* _Assignment 1_
In the case summary of International Trust Company v. Samuel A. Myers, what total value did each partner give for the household furniture and wearing apparel claimed as exempt?
* _Assignment 2_
Continue the case summary of International Trust Company v. Samuel A. Myers from the point where it stops.

* _Reading passage_

Int'l Trust Co. v. Myers

Decision Date16 April 1925
Citation252 Mass. 94
CourtUnited States State Supreme Judicial Court of Massachusetts Supreme Court
PartiesINTERNATIONAL TRUST COMPANY v. SAMUEL A. MYERS & others.

January 19, 1925.

Present: RUGG, C.

J., BRALEY, CROSBY CARROLL, & WAIT, JJ.

Bankruptcy Composition, Partnership.

A partner indorsing a note of the partnership individually is a party different from the partnership and thereby may incur a double liability arising from the two contracts, one by the partnership as maker and one by himself as indorser.

An involuntary petition in bankruptcy was filed by partnership creditors against two partners doing business under a firm name. The partnership filed schedules of partnership assets and partnership debts, which included a claim on certain partnership notes which were signed by the firm name, were payable to the firm, and were indorsed by the firm name and also by the individual partners. Each partner, in the schedules relating to individual assets and liabilities, made affidavit "that he has no individual debts and no individual assets except household furniture and wearing apparel to the value of $300 claimed to be exempt under Revised Laws of Massachusetts, Chapter 177, Section 24." There was no adjudication in bankruptcy. An offer in composition was filed and was confirmed by the court. No notice was given to individual creditors and they were not given an opportunity to be heard. Subsequently, the holder in due course of the notes sought by a bill in equity to establish the liability of one of the partners as an indorser and to reach and apply his interest in the partnership. Held that

(1) The facts, that the offer of compromise was signed by the partners individually and that the confirmation by the court recited that it was in "the matter of." followed by the individual names of the partners, did not affect the partners' individual liability for their individual debts;

(2) The composition partook of the nature of a contract; (3) The plaintiff, not having been recognized as an individual creditor in the bankruptcy proceedings, was a stranger to the offer in composition and his debt was not discharged as to the liability of the individual partner as indorser;

(4) The plaintiff was entitled to maintain his bill.

* _Dataset content_

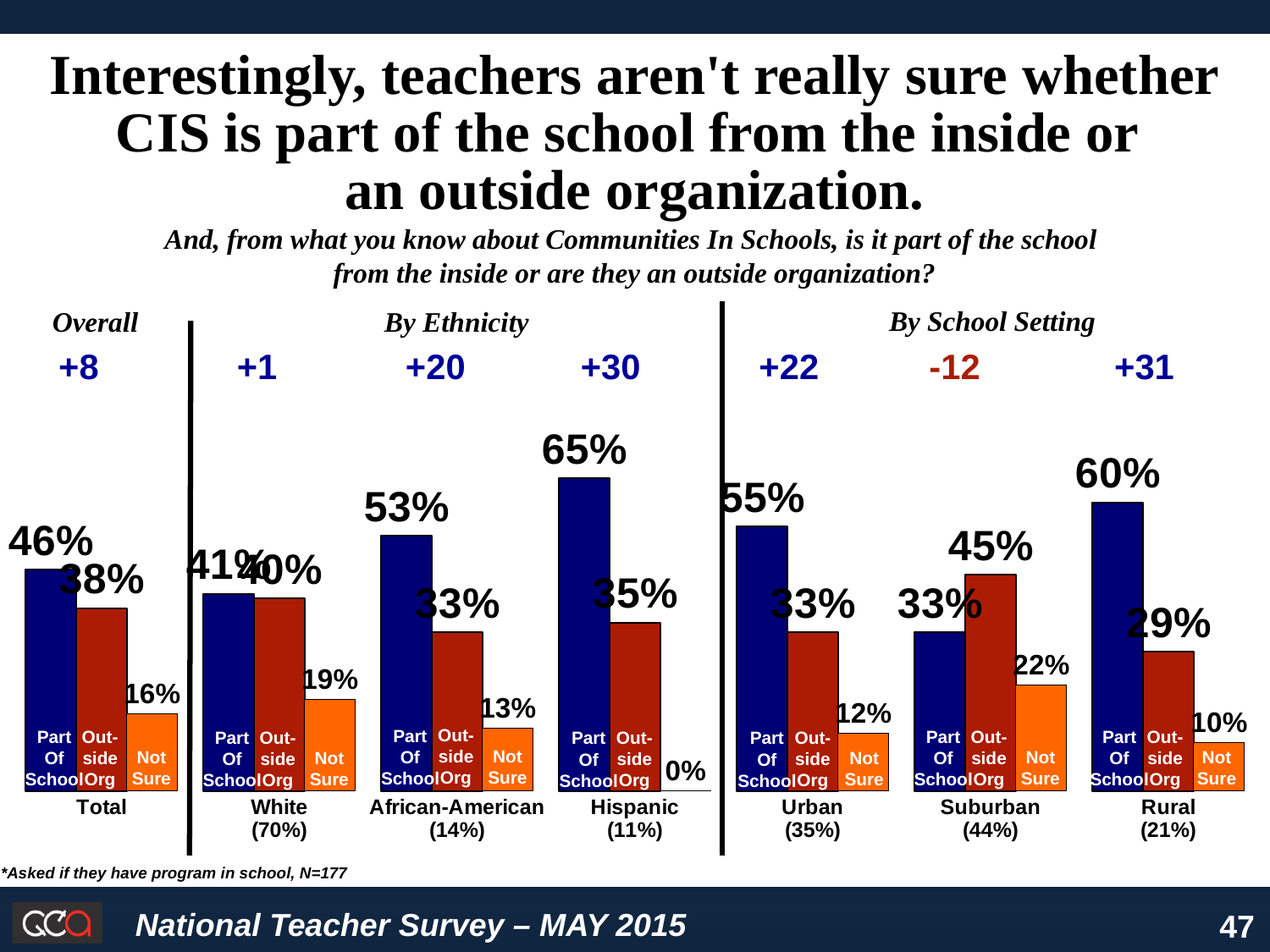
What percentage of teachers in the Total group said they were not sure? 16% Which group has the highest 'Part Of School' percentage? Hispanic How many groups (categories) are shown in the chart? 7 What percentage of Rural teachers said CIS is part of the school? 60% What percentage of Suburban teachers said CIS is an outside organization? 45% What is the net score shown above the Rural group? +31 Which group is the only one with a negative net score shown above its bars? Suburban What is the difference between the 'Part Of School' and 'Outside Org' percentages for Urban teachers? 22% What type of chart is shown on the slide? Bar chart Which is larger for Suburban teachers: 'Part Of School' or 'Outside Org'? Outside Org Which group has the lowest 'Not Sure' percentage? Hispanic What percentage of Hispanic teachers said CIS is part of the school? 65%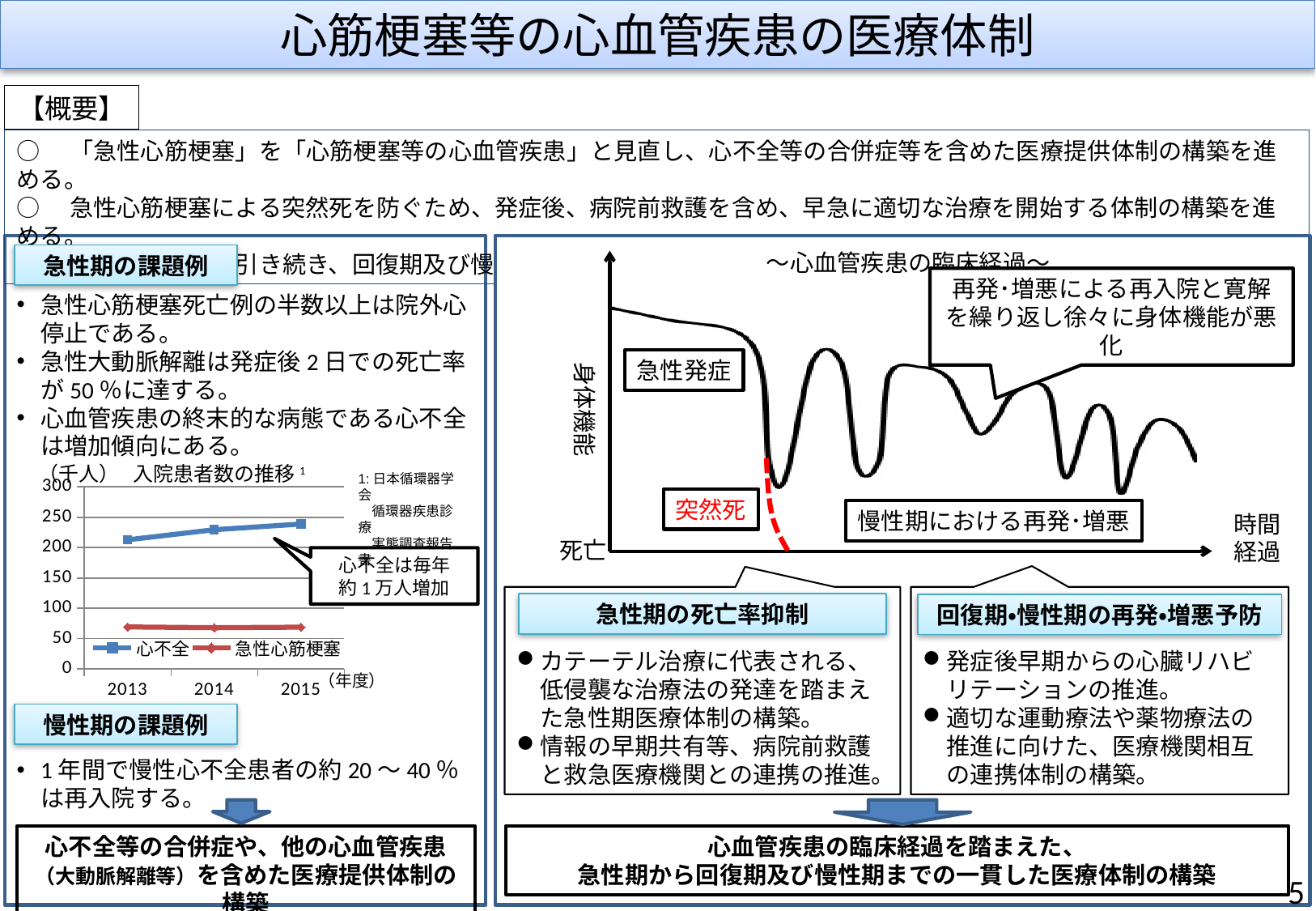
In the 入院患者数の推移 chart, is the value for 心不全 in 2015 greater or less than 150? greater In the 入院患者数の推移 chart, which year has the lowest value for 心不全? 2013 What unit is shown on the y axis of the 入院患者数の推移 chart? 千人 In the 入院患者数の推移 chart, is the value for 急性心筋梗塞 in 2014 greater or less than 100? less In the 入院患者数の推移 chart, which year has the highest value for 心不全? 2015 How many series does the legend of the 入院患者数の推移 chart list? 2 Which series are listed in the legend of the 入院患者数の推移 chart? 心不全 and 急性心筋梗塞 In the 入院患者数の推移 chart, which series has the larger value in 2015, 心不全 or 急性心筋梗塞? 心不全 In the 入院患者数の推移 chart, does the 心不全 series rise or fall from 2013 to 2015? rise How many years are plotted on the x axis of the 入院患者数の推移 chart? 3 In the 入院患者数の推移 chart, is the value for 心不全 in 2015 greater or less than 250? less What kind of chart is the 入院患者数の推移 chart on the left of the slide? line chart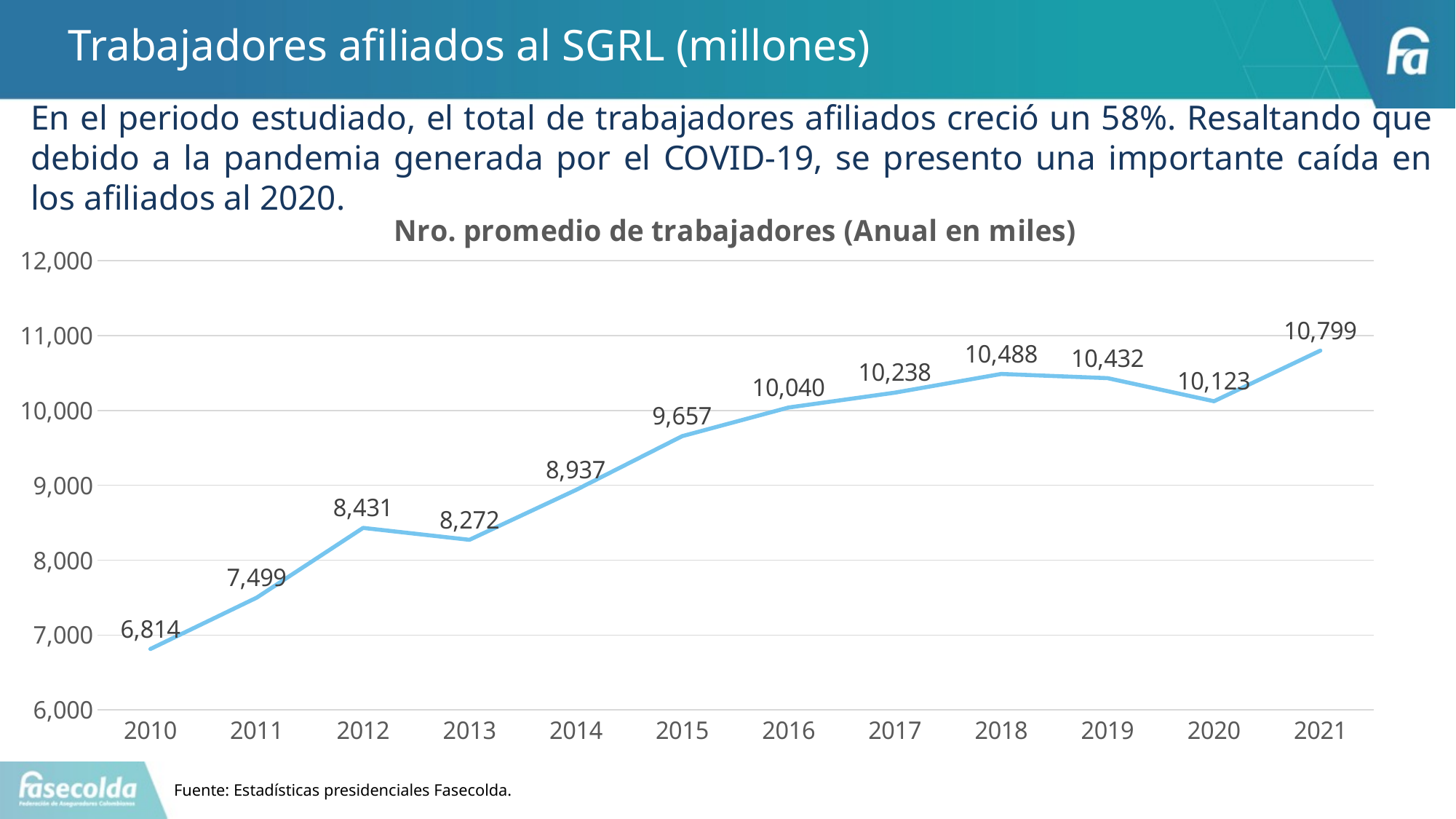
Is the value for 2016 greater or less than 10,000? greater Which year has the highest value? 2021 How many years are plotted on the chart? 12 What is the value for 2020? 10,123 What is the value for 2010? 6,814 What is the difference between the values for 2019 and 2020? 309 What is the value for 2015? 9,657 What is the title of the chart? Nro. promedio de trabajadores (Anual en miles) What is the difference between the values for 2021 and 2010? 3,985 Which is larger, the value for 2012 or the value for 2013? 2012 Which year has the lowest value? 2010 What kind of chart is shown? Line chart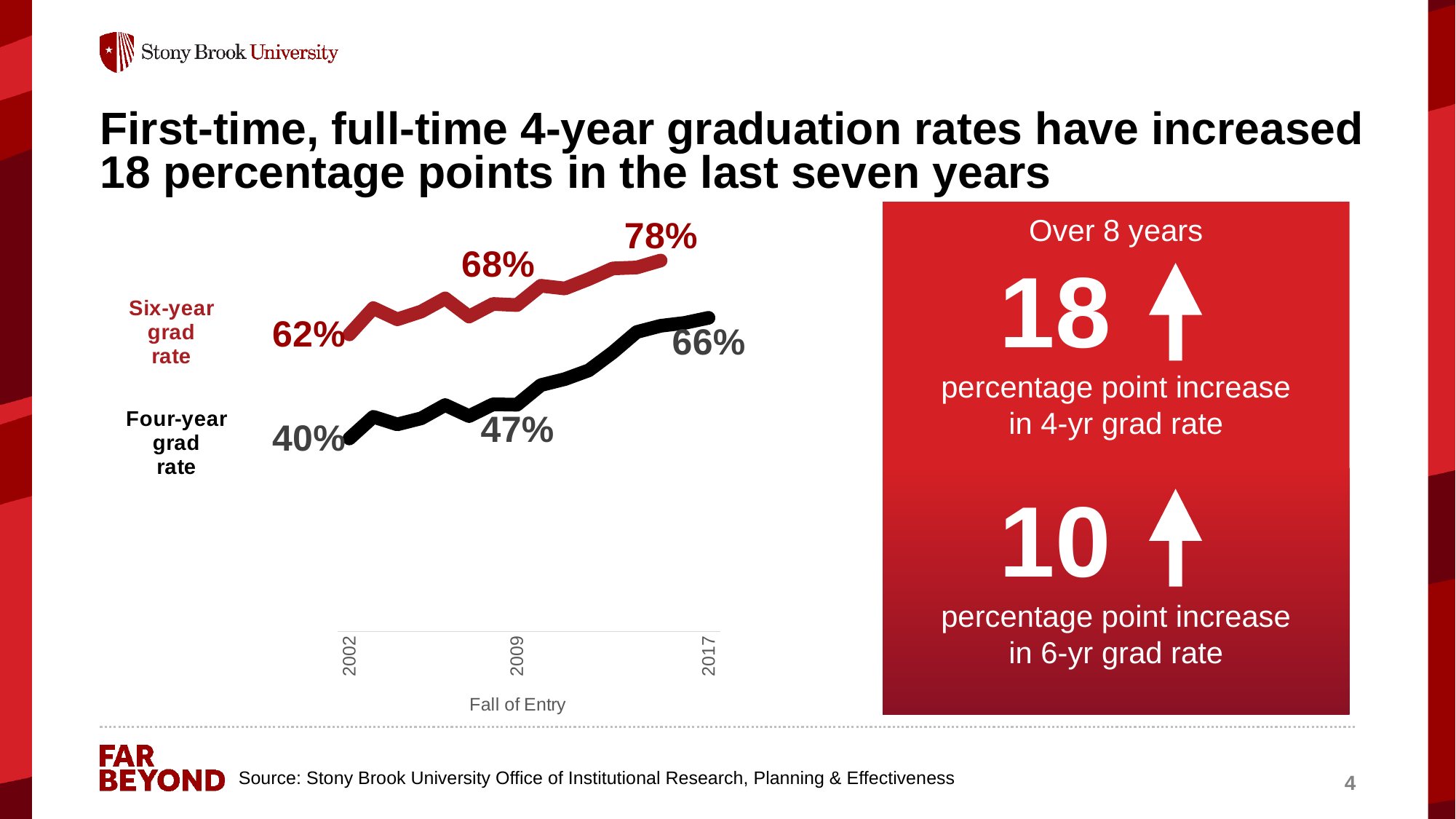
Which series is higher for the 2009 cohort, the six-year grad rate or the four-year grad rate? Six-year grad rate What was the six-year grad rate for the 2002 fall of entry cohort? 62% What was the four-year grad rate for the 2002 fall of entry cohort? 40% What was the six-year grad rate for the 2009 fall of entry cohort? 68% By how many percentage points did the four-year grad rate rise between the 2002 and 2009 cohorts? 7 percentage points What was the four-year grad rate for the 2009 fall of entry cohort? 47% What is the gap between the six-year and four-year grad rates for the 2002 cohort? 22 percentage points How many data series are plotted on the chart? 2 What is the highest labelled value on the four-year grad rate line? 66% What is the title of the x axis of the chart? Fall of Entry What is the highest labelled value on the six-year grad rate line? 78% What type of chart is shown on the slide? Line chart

* _Exercise output 1_
$300

* _Exercise output 2_
BILL IN EQUITY, filed in the Superior Court on September 26, 1917, to establish the liability of the defendant Harry Myers upon ten promissory notes, each for $2,000, signed by "S.A. & H. Myers," payable to the partnership, and indorsed "S.A. & H. Myers," "S.A. Myers" and "Harry Myers," to reach and apply to the payment of such obligations the interest of Harry Myers in the business of himself and Samuel A. Myers carried on under the name and style S.A. & H. Myers.

In the Superior Court, the suit was heard by Morton, J., a commissioner having been appointed under Equity Rule 35 to take the evidence. Material evidence is described in the opinion. The trial judge ruled as follows: "The defendants' claim is that the confirmation of the composition offer and the acceptance by the plaintiff of the dividend thereunder discharged the individual obligations of the defendants as indorsers. The question involved is a federal question, to be determined by federal law. In Francis v. McNeal, 228 U.S. 695, Mr. Justice Holmes, at page 701 states, `that it would be an incongruity to grant a discharge from the debt considered as joint but to leave the same persons liable for it considered as several,' and holds in substance that if a partnership is in bankruptcy partners as individuals are also bankrupt. This decision in my opinion controls this case, unless as claimed the statement of the partners that they had no individual indebtedness estopped them from setting up such a claim. This statement does not in my opinion warrant the inference that the partners intended to have the bankruptcy proceedings only against the partnership and I accordingly rule that such a statement does not prevent them from taking advantage of the law as laid down in the case referred to."

By order of the judge, a final decree was entered dismissing the bill. The plaintiff appealed.

J.R. Lazenby, for the plaintiff.

E.F. McClennen, (W.W. Johnson with him,) for the defendants.

CARROLL, J. This is an appeal from a final decree dismissing the plaintiff's bill to reach and apply the interest of Harry Myers in the partnership of S.A. & H. Myers to the payment of indebtedness arising out of his individual indorsement of a series of promissory notes. The defendants carried on business under the name of S.A. & H. Myers. The partnership gave ten notes for $2,000 each, for money borrowed from the plaintiff; ten of the notes were indorsed by Samuel A. Myers and nine by Harry Myers.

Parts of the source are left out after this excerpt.